Here we should not forget that Hill was also a major figure in Milton scholarship (more on that next time) and, along with Marvel, Milton provided points of comparison for understanding Winstanley, e.g. in his garden symbolism. Hill also argued that the use of the Bible by radicals had classical antecedents, particularly the use of stories as ‘myths’ (as understood in the ‘classical’ sense). Hill placed most emphasis on the radical interpreter as rational and scholarly. Such radicals could deny biblical infallibility and focus on close textual analysis which, Hill suggested, anticipated the later rise of critical, academic biblical scholarship. Winstanley appears to be in such a tradition for Hill but the (ultimately) Quaker interpreter, Samuel Fisher (‘a precursor of the English enlightenment’), gets a whole chapter in World Turned Upside Down (chapter 11) where we are reminded that his work was biblical criticism, ‘real scholarship’, and used ‘renaissance scholarly standards of textual criticism applied to the Bible’. And it was the serious and democratizing use of ‘the apparatus of scholarship’ by Hill’s Fisher which would challenge the establishment scholars.

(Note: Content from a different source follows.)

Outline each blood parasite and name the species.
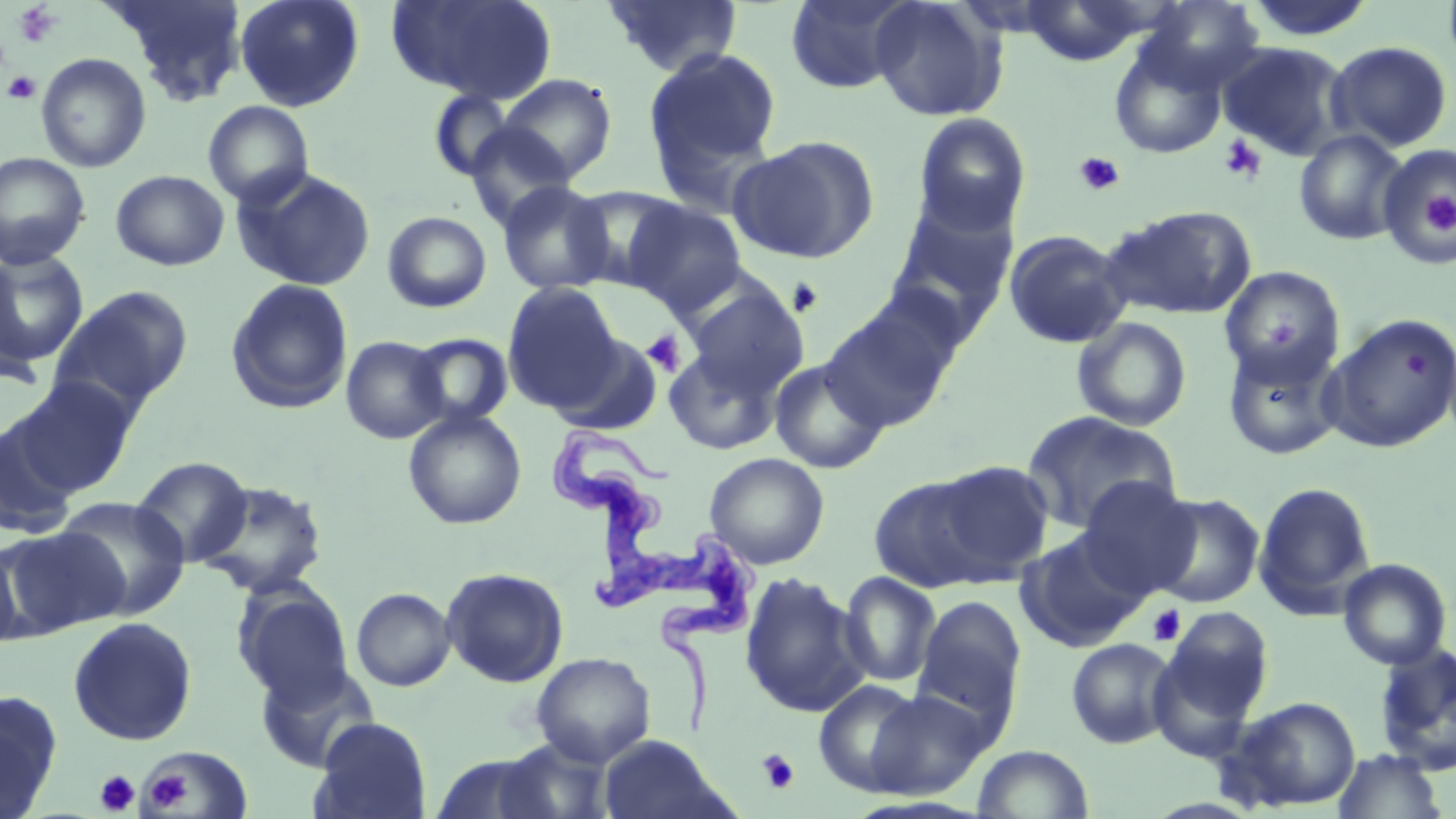
Approximate bounding boxes as (x1, y1, x2, y2) in pixels.
Trypanosoma brucei: (545, 426, 761, 740).
No Plasmodium falciparum, Plasmodium ovale, Plasmodium malariae, Plasmodium vivax, or Babesia divergens observed.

The argument might be made that Hill’s reading of radical scholarly biblical interpretation in the seventeenth century was like his radical revolution in terms of long term historical development: bourgeois biblical interpretation may have become dominant in the long run but not without the help of popular radical interpretation from below. What we are also seeing happening here is that Hill’s Cultural Bible is part of Hill’s re-reading of 1968. The Cultural Bible provides the necessary protection from anything too anarchistic or too playful or too wild. Hill’s revolution from below must be radical, scholarly, and fairly serious.